### Required action 1
From the snow-particle post, transcribe the passage starting at "In a topdown" and ending at "through buildings etc.".
### Required action 2
According to the snow-particle post, what do you have to do in Dont Starve Together for the snow to reach its peak coverage?
### Required action 3
Do these statements agree with the snow-particle post? For each, answer yes or no and quote the words that decide it.
(a) The snow's collisions are high quality.
(b) The poster understands prewarm as a way to simulate collisions all the way to each particle's death.
(c) The poster's project has fast vehicles.

### Text provided
In a topdown game with 3D weather, how could one fast forward weather particles (especially snow which is slow and takes a while to fill the area) outside the player screen? Even in Dont Starve Together, the snow lags behind you, so you have to stay still for it to reach its peak coverage. This is especially problematic when a player is travelling at high speed, and my project has fast vehicles.
So far I have tried to just offset the start of the snow to a calculated point in the direction the player is moving. But if the player changes directions rapidly, this cannot keep up, and I have to be conservative with the amount of snow coverage to not get to millions of particles. It is expensive since it has high quality collisions to not go through buildings etc.
As I understand, prewarm is only for filling the start of the system - but to simulate the noise, external forces, and collisions all the way to each particle’s death, I need to use the simulation speed setting, but that is not localised to particles.

### Given data
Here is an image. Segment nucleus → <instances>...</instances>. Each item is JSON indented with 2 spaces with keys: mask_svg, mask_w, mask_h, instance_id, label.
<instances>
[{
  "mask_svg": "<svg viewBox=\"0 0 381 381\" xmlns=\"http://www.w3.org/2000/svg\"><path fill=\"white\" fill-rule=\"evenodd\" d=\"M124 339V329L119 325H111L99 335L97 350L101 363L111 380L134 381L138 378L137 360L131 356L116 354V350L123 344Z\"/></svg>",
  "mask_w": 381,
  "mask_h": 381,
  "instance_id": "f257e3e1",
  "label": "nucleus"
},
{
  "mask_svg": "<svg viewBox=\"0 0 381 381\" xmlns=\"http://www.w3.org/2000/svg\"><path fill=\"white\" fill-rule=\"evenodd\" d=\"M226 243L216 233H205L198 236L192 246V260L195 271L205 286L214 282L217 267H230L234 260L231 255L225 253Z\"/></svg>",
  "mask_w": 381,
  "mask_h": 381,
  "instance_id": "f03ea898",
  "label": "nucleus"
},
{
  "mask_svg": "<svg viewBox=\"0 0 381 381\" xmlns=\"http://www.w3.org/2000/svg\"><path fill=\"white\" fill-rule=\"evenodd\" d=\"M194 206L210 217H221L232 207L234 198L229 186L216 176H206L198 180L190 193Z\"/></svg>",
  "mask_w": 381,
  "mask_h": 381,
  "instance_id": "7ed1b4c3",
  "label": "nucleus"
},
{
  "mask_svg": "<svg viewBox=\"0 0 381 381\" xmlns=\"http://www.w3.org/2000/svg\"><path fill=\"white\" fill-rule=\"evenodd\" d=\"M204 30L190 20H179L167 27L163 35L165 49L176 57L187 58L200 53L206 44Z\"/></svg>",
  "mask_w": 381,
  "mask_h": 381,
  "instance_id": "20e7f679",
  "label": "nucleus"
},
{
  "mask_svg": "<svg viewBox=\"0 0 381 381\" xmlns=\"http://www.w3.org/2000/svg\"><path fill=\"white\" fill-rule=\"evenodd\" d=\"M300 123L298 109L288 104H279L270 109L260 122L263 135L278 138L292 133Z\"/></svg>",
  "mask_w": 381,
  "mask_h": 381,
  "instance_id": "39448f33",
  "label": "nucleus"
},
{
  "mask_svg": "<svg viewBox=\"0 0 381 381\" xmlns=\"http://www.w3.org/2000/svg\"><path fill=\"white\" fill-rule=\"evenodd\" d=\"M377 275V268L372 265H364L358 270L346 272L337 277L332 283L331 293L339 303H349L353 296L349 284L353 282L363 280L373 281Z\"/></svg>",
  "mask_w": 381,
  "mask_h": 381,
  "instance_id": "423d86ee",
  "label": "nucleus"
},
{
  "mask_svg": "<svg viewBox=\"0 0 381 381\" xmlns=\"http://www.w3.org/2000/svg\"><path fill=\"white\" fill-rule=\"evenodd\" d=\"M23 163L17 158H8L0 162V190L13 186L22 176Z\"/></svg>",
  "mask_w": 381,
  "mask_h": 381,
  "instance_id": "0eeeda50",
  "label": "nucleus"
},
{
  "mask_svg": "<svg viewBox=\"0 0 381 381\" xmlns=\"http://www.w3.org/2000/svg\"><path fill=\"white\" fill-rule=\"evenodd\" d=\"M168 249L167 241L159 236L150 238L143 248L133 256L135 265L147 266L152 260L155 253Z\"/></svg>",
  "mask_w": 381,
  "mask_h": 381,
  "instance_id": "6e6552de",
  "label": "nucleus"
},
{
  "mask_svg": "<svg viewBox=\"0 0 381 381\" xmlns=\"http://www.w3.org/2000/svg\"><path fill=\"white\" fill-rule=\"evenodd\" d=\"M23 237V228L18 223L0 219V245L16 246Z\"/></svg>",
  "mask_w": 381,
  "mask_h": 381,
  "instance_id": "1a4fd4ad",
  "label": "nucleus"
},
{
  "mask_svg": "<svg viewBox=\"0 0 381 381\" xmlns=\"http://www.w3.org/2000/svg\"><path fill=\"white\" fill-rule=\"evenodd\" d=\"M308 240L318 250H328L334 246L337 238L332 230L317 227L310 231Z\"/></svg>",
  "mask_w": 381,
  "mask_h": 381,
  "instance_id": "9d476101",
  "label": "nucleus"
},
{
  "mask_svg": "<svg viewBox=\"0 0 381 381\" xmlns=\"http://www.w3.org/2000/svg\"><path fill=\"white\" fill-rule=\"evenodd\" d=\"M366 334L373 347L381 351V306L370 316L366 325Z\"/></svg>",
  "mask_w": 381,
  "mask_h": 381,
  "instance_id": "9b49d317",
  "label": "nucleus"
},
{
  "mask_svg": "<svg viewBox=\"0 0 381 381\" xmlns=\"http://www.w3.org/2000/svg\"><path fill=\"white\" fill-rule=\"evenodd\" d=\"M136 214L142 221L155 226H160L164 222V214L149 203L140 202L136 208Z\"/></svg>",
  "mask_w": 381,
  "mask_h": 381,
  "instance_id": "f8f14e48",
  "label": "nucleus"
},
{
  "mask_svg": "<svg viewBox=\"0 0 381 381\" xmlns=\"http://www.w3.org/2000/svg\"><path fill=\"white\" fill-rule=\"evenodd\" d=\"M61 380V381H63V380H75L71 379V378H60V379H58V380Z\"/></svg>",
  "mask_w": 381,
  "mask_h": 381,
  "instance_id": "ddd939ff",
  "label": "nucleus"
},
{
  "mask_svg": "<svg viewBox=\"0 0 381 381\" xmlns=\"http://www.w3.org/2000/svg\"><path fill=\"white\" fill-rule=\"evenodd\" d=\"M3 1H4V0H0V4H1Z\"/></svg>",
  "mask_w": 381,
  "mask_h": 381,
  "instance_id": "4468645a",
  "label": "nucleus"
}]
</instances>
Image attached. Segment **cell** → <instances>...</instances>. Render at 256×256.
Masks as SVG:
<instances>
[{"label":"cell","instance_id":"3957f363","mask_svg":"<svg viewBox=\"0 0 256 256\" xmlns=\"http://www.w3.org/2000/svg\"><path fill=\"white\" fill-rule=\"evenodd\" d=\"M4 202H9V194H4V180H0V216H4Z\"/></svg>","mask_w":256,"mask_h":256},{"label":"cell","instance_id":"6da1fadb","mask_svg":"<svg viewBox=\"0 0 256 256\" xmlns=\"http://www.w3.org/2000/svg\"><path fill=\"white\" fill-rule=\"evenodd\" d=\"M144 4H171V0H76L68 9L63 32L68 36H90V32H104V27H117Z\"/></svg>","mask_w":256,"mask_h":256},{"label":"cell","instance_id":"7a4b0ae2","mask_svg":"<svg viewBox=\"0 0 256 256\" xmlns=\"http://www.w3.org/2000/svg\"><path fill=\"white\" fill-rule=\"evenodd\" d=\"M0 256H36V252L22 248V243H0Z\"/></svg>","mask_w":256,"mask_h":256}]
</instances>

### Solution 1
In a topdown game with 3D weather, how could one fast forward weather particles (especially snow which is slow and takes a while to fill the area) outside the player screen? Even in Dont Starve Together, the snow lags behind you, so you have to stay still for it to reach its peak coverage. This is especially problematic when a player is travelling at high speed, and my project has fast vehicles.
So far I have tried to just offset the start of the snow to a calculated point in the direction the player is moving. But if the player changes directions rapidly, this cannot keep up, and I have to be conservative with the amount of snow coverage to not get to millions of particles. It is expensive since it has high quality collisions to not go through buildings etc.

### Solution 2
You have to stay still.

### Solution 3
(a) Yes: "It is expensive since it has high quality collisions to not go through buildings etc."
(b) No: "prewarm is only for filling the start of the system"
(c) Yes: "my project has fast vehicles."